**WHAT YOU NEED TO DO**.
Going through the material below, output exactly the lines from the one containing "Ensemble de canapés" through the one containing "Naxos Ikat Beaded Clutch Bag Greens", and no pictures.

**EXERCISE DATA**.

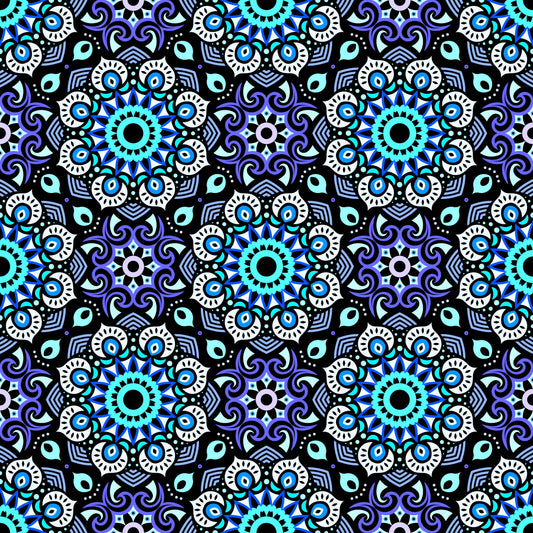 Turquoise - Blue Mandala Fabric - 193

==

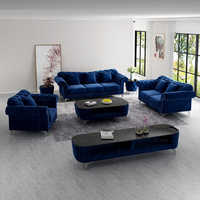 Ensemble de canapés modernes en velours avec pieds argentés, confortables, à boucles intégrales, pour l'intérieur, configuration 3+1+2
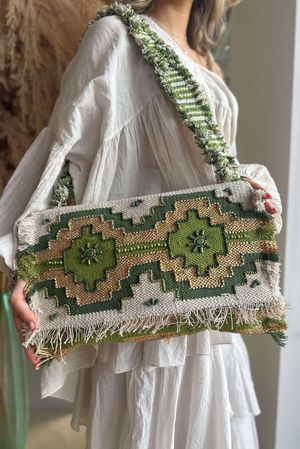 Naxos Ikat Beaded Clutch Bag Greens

**PROBLEM SOLUTION**.
 Ensemble de canapés modernes en velours avec pieds argentés, confortables, à boucles intégrales, pour l'intérieur, configuration 3+1+2
 Naxos Ikat Beaded Clutch Bag Greens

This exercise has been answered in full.